Tentando acalmar-se, encostou a testa com toda a força con­tra a parede.

- Amo-te, Malory. Tens de nos dar a hipótese de ver como havemos de resolver isto. Preciso de ti ao meu lado, portanto ou sais daí, ou deixa-me entrar.

Malory franziu os lábios perante a imagem que tomava forma na tela.

- Ouviste alguma coisa? - perguntou distraída.

- Não foi nada - proferiu Kane, sorrindo para os três mortais que se encontravam do outro lado da bruma. - Não foi nada. Que estás tu aí a pintar?

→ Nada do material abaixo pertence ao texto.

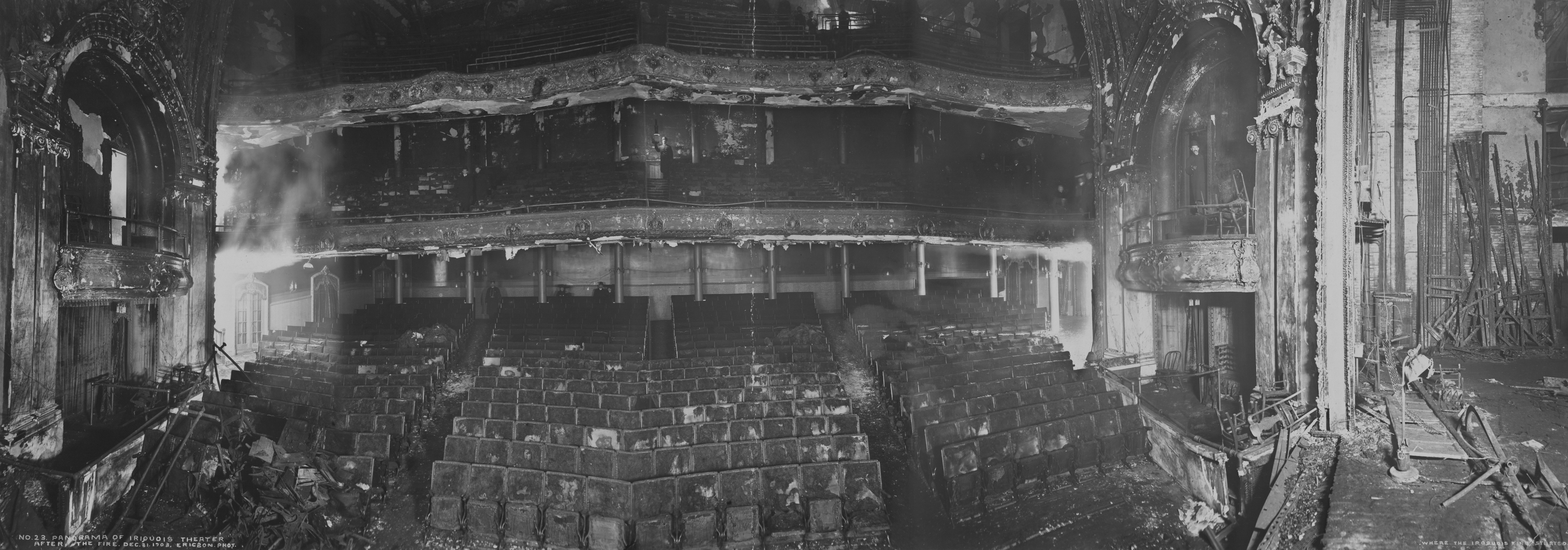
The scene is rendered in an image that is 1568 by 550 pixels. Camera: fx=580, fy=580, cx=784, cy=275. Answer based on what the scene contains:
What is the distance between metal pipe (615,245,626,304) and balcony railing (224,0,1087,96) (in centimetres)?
496

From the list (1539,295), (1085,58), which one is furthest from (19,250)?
(1539,295)

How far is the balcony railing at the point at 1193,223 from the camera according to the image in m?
8.05

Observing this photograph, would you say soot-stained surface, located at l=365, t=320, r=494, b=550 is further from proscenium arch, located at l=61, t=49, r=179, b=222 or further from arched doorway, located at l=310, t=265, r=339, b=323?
arched doorway, located at l=310, t=265, r=339, b=323

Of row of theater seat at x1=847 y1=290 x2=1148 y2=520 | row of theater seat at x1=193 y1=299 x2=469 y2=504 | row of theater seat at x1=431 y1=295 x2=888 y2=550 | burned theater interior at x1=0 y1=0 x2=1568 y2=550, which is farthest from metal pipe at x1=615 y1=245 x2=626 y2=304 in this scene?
row of theater seat at x1=847 y1=290 x2=1148 y2=520

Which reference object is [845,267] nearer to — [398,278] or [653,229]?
[653,229]

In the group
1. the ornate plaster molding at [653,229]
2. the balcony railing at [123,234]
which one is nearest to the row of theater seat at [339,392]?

- Bem... - começou, apontando-lhe um dedo brincalhão. -Sou uma temperamental. Não gosto que ninguém olhe para o meu trabalho antes de ele estar acabado. É o meu mundo - recordou. E, misturando as cores, acrescentou: - São as minhas regras.

Ele encolheu os ombros com simplicidade e elegância.

- Como queiras.

- Agora não amues. Estou quase a acabar. - Começou a traba­lhar depressa, concentrando-se plenamente em transpor para a tela a imagem que tinha na mente. Era, pensava ela, a sua obra-prima. Nada do que tinha feito até àquele momento era tão im­portante como aquilo. -A arte não está apenas no olhar de quem a observa - afirmou. - Mas sim nele, no artista, no tema, no seu propósito, e naqueles que a vêem.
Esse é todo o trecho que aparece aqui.